----- SOURCE MATERIAL -----

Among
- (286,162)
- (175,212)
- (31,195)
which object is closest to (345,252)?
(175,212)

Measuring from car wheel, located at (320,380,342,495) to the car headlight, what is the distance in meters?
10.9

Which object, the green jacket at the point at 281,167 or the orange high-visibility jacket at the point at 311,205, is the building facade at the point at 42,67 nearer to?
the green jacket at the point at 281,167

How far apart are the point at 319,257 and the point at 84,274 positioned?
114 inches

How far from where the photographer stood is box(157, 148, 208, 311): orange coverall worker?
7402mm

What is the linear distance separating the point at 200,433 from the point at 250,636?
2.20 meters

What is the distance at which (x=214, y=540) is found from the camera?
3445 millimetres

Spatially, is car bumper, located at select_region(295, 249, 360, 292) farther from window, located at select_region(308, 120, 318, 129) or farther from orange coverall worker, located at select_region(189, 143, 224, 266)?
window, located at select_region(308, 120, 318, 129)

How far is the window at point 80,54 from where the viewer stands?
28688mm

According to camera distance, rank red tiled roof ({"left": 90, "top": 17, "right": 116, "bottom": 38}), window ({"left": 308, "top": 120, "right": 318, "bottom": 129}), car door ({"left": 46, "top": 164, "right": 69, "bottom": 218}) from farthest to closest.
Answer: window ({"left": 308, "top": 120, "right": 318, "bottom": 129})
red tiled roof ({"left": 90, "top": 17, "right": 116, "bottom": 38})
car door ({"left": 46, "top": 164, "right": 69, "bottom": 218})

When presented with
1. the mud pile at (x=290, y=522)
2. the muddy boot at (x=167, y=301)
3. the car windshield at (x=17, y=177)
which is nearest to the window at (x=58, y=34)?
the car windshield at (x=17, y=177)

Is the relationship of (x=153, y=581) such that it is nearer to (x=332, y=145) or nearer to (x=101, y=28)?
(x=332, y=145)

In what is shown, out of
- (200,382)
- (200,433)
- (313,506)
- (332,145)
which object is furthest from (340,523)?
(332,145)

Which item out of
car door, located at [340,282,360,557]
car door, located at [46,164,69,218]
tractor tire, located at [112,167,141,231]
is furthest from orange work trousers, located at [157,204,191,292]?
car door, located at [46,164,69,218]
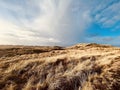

-----

EXERCISE TASK. Can you write out every one of the records above again, word for word, leaving out the pictures?

ANSWER TO THE PROBLEM.
Among
- (286,162)
- (175,212)
- (31,195)
which object is closest to (345,252)?
(175,212)

Measuring from car wheel, located at (320,380,342,495) to the car headlight, what is the distance in meters?
10.9

Which object, the green jacket at the point at 281,167 or the orange high-visibility jacket at the point at 311,205, is the building facade at the point at 42,67 nearer to?
the green jacket at the point at 281,167

How far apart are the point at 319,257 and the point at 84,274 positioned?
114 inches

How far from where the photographer stood is box(157, 148, 208, 311): orange coverall worker?
7402mm

What is the linear distance separating the point at 200,433 from the point at 250,636?
2.20 meters

What is the distance at which (x=214, y=540) is found from the camera?
3445 millimetres

Spatially, is car bumper, located at select_region(295, 249, 360, 292) farther from window, located at select_region(308, 120, 318, 129) or farther from orange coverall worker, located at select_region(189, 143, 224, 266)?
window, located at select_region(308, 120, 318, 129)

How far is the window at point 80,54 from where the viewer stands?
28688mm

According to camera distance, rank red tiled roof ({"left": 90, "top": 17, "right": 116, "bottom": 38}), window ({"left": 308, "top": 120, "right": 318, "bottom": 129}), car door ({"left": 46, "top": 164, "right": 69, "bottom": 218}) from farthest to closest.
Answer: window ({"left": 308, "top": 120, "right": 318, "bottom": 129})
red tiled roof ({"left": 90, "top": 17, "right": 116, "bottom": 38})
car door ({"left": 46, "top": 164, "right": 69, "bottom": 218})

When presented with
1. the mud pile at (x=290, y=522)
2. the muddy boot at (x=167, y=301)
3. the car windshield at (x=17, y=177)
which is nearest to the window at (x=58, y=34)?
the car windshield at (x=17, y=177)

Is the relationship of (x=153, y=581) such that it is nearer to (x=332, y=145) or nearer to (x=101, y=28)?
(x=332, y=145)

In what is shown, out of
- (200,382)
- (200,433)
- (313,506)
- (332,145)
which object is furthest from (340,523)?
(332,145)

Which item out of
car door, located at [340,282,360,557]
car door, located at [46,164,69,218]
tractor tire, located at [112,167,141,231]
is furthest from orange work trousers, located at [157,204,191,292]?
car door, located at [46,164,69,218]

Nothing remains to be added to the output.